● **Fragmento proporcionado**:
Es sumamente reconfortante ver que en Dalarna, en Faido o en Turnu-Severin, los frasquitos también están perfectamente ordenados y todos con el nombre bien a la vista, aunque de casi ninguno sepamos lo que contiene. Algunos nombres son escandalosamente indecorosos, pero los farmacéuticos no lo hacen con esa intención. Y siempre huele a cosas fuertes y acres: son esos olores los que se le van subiendo a la cabeza al bueno del boticario y se la dejan sonada como a todo buen boticario. (Protesta formal de la Unión Imperial de Propietarios de Farmacias Alemanas. Arrepentimiento del autor. Ya no existe ninguna locura privativa del gremio de boticarios, incluso los agrimensores están en pleno uso de la razón… Solo os queda una locura: la vanidad profesional). En fin, las farmacias.

● **Datos proporcionados**:
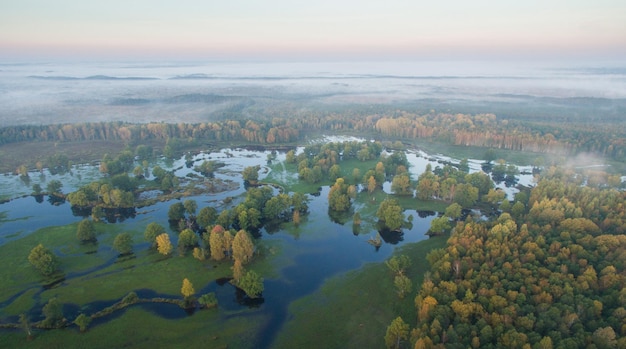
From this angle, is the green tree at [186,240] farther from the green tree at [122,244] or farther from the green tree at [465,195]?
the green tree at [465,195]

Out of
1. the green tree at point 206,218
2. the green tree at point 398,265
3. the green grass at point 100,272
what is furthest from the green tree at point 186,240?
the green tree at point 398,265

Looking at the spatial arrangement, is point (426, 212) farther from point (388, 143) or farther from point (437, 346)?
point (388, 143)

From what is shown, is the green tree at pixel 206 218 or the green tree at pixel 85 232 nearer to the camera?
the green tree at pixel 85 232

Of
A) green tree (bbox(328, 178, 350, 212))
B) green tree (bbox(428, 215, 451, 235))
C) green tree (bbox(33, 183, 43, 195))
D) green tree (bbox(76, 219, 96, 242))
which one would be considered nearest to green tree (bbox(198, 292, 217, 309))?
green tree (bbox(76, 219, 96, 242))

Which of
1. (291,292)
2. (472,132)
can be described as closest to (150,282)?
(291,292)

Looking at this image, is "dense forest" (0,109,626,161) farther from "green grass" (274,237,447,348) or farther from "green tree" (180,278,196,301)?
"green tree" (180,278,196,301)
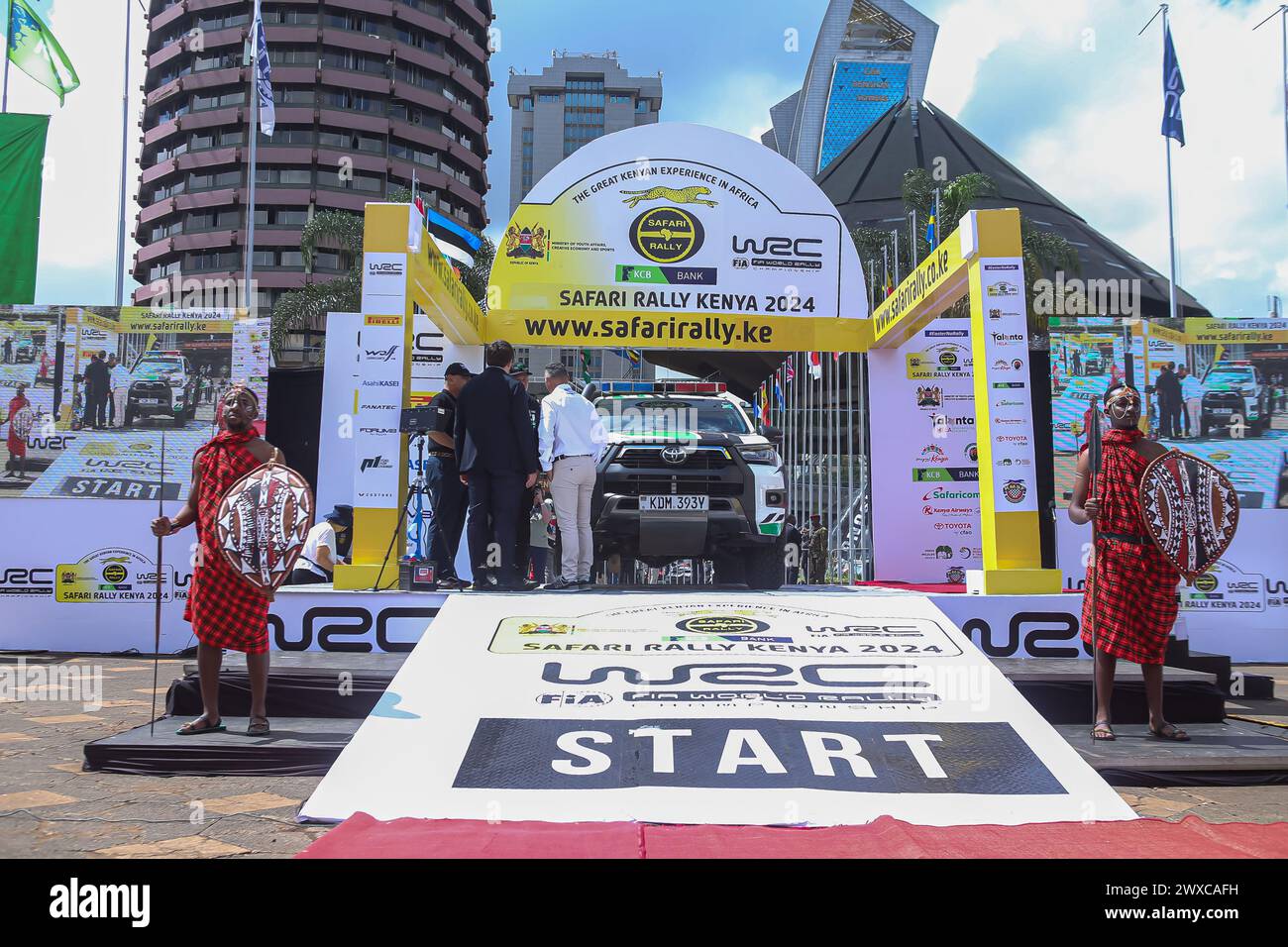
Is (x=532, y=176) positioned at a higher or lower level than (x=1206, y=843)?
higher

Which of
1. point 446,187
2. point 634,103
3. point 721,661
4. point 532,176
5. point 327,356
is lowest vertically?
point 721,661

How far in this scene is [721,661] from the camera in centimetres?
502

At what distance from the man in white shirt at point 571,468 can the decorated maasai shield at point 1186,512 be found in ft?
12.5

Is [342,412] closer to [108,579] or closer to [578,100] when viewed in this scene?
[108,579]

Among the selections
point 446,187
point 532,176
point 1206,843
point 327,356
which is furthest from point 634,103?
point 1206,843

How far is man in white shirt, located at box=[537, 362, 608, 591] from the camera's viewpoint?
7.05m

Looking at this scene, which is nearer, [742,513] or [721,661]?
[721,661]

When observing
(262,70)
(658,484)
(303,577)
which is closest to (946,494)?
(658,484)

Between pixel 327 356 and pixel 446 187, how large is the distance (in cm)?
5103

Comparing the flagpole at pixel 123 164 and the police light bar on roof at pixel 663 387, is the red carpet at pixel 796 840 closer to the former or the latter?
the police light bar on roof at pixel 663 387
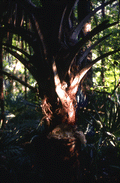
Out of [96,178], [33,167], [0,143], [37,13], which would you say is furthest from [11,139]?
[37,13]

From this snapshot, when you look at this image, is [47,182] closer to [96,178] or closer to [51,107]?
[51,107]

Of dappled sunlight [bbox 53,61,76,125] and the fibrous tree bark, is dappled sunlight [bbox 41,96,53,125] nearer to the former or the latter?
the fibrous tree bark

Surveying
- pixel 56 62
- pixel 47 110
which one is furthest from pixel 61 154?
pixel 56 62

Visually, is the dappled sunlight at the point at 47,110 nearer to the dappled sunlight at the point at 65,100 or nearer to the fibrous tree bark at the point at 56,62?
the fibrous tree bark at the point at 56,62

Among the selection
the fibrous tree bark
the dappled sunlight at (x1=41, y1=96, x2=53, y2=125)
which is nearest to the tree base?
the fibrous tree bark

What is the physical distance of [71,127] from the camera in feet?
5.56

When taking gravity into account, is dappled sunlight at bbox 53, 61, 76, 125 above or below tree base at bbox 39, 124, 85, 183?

● **Partes del ejercicio**:
1 > Enumera los lugares que se nombran en el fragmento sobre las farmacias.
2 > Por favor, continúa el fragmento sobre las farmacias a partir de su última frase.

● **Respuestas del ejercicio**:
1 > Dalarna, Faido y Turnu-Severin.

2 >
En realidad, nunca necesito nada, pero hay tantos y tan simpáticos remedios que da gusto comprar: valeriana, bicarbonato sódico, tintura de yodo… Para algo servirán. «Por favor, deme…».
Entonces aparece flotando un ángel con bata blanca y, si estamos en una farmacia alemana, el joven caballero tendrá cicatrices de esgrima y un gesto grave y ceñudo, como diciendo: «¡Eh, tú! Tenemos estudios y que te vendamos algo es hacerte un favor». Con eso, hasta la arcilla se vuelve el doble de agria de miedo. Otras veces, te atiende una aprendiza rubia y lozana, y no te entra en la cabeza que una criatura tan afable pueda saber de memoria todos esos nombres en latín. Tampoco falta nunca un anciano, que, tras un alto mostrador y sin decir una sola palabra, se dedica a mezclar alguno de los incontables medicamentos…
Aunque, en realidad, no hay más de quince y eso, siendo generosos.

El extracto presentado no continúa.